== What is required ==
Decide whether each statement below agrees with the text on belly fat, answering yes or no and quoting the deciding words of the text. 1. The narrator's husband said the belly felt like a water bed. 2. The narrator has kept to the sauerkraut diet for a month. 3. Every woman in the audience of the Dr Oz show wore a spandex bra and bike shorts.

== Extract to read ==
I'm so sick of hearing about my belly fat.
Everywhere I turn, my spam folder, the TV, my mirror, it's there, nagging at me. My friend Laura affectionately refers to hers as her "What's That?" Michelle calls it her "Ooh Dreep". And me, well, I never had a name for mine until this week when I started touching it and realized it had a whole new feel to it. I asked the husband to validate my feelings and so he pressed on it like I was the Pillsbury Doughboy and declared, "It feels like a water bed". So there you have it, I now have a name for mine.
Dr Oz recently did a show on this topic where every woman in the audience wore a spandex bra and bike shorts, exposing their bellies for the world to see. Some of the women were sobbing, stating they were embarrassed, ashamed, and depressed about their midriffs. The show was supposed to help us women understand why we have belly fat, what we can eat to reduce our belly fat, and more importantly, it was an opportunity for Dr. Oz to grope and feel up as many grieving women in one fell swoop. It's not that I don't love you, Doc, but clearly, you have some issues in Doctor/Patient Relations Department. Just sayin'.
It turns out if you want to eliminate your BF you should eat sauerkraut, miso soup and I'm sure there was something else. After 2 weeks on this diet, I don't understand why my waterbed is still afloat. I've been eating the sauerkraut daily on my hot dog but my BF is just growing. WTFBF?

Saved data entries

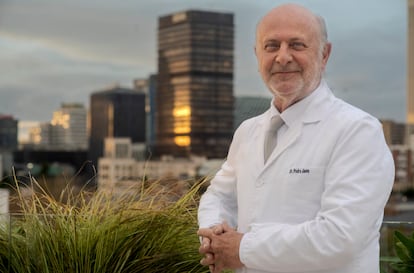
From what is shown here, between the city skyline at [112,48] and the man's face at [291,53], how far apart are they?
61.7 metres

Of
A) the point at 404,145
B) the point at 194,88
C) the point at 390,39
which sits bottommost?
the point at 404,145

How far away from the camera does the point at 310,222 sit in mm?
1092

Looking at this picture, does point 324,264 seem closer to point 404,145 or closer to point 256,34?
point 256,34

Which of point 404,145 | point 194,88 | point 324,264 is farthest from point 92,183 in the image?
point 194,88

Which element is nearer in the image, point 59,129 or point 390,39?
point 59,129

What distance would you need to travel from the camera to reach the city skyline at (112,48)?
65875 mm

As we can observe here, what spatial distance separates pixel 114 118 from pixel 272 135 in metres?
67.9

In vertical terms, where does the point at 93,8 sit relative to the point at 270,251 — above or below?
above

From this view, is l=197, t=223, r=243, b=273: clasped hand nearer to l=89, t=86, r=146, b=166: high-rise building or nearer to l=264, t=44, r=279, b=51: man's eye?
l=264, t=44, r=279, b=51: man's eye

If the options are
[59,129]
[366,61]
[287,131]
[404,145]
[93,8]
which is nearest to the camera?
[287,131]

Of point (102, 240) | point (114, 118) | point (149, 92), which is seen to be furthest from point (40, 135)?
point (102, 240)

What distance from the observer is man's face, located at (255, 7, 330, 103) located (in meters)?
1.16

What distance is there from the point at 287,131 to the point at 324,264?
0.76 ft

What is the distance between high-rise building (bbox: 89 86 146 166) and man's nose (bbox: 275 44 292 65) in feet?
213
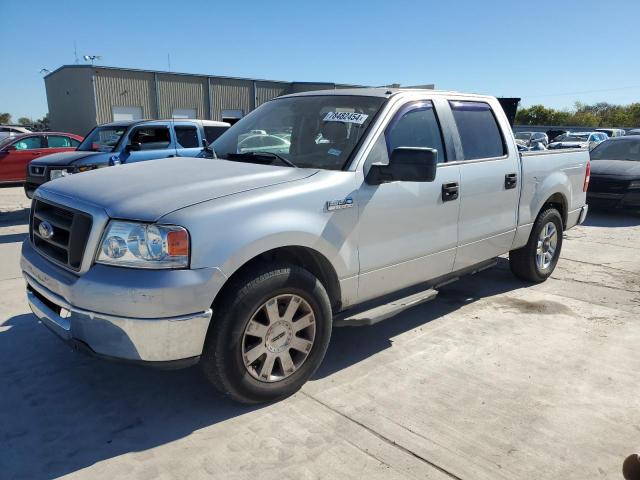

== Your response ==
1. Yes: "It feels like a water bed"
2. No: "After 2 weeks on this diet"
3. Yes: "every woman in the audience wore a spandex bra and bike shorts"